The Dark Side of the City of Angels

In this homework we will put our SQL-fu to use, getting a peek to the dark underworld of our city. We will be exploring the public Crime Dataset of Los Angeles. Buckle up, becuase what lies ahead may not be what you expect.

The dataset is hosted on data.gov, home to hundreds of thousands of public datasets spanning all domains of the American life. I highly recommend you to poke around the website and see what you can find. The LA Crime dataset we’re working with is apparently the second most-viewd dataset on the website.
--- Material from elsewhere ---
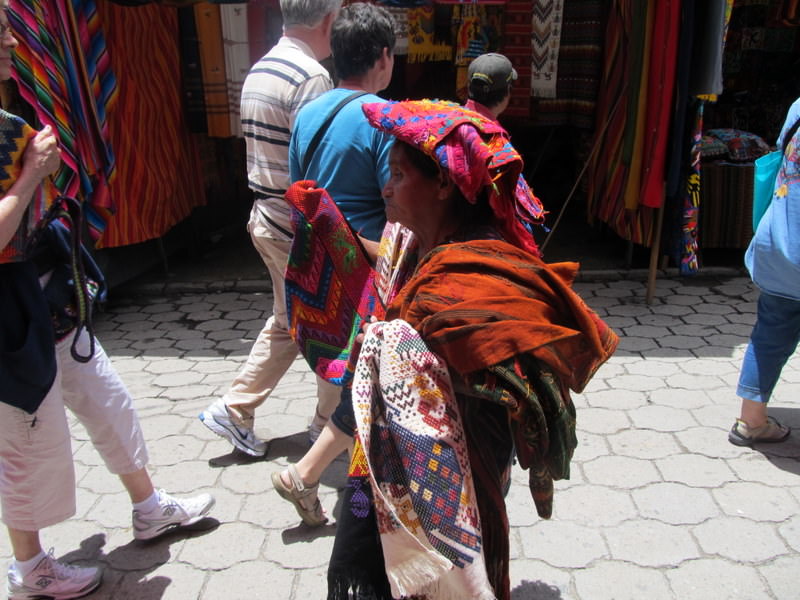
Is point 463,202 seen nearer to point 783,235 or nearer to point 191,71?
point 783,235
Start by downloading the CSV (Comma Separated Values File) data from this page. Once download finishes, load the data into SQLite Browser as follows (these instructions are for macOS; if you use linux/windows please refer to the SQLite documentation):

Create a new database with File > New Database. It will ask you for a name and a location to save the database file. Give any name you like and click “save”. Another window titled “Edit table definition” will popup - that is for creating new tables. ignore that by clicking cancel.
Now, we will import our dataset as a table into the database. Click File > Import > Table from CSV file. Locate the CSV file you just downloaded, and click Open. Another window pops up with a preview of the data. Change the Table name to “crime”, and make sure the Field seperator is set to “,” (comma), and you should be able to see a spreadsheet-like preview of the data with many rows and columns. Click OK.
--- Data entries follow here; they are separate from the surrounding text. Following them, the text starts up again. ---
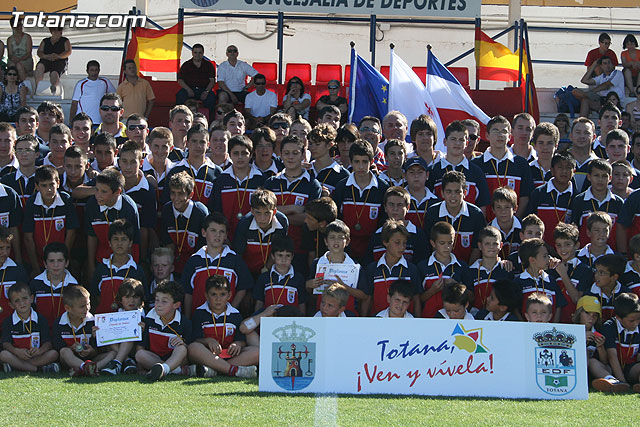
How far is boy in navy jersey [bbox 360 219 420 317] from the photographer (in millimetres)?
7793

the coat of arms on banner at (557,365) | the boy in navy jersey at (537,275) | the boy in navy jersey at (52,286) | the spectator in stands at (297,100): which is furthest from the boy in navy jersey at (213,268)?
the spectator in stands at (297,100)

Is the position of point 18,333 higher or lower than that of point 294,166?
lower

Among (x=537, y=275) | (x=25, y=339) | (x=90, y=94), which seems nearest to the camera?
(x=25, y=339)

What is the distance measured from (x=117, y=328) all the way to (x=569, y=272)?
3791 millimetres

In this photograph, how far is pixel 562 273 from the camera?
25.6 feet

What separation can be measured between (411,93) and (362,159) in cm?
386

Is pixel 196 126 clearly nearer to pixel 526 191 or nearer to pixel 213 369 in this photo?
pixel 213 369

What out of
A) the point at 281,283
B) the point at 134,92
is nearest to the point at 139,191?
the point at 281,283

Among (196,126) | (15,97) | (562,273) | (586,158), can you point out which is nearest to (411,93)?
(586,158)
Now we have our data in the database! Take a look around by clicking on “Browse Data”. This should display a spreadsheet showing the entire table. Note that the table is very wide with many columns - bad design! Also note that there are NULLs literally every where. So this data is a bit dirty, and we will clean it up first. But to clean it up we first need to understand what’s in the data. Let’s go column by column.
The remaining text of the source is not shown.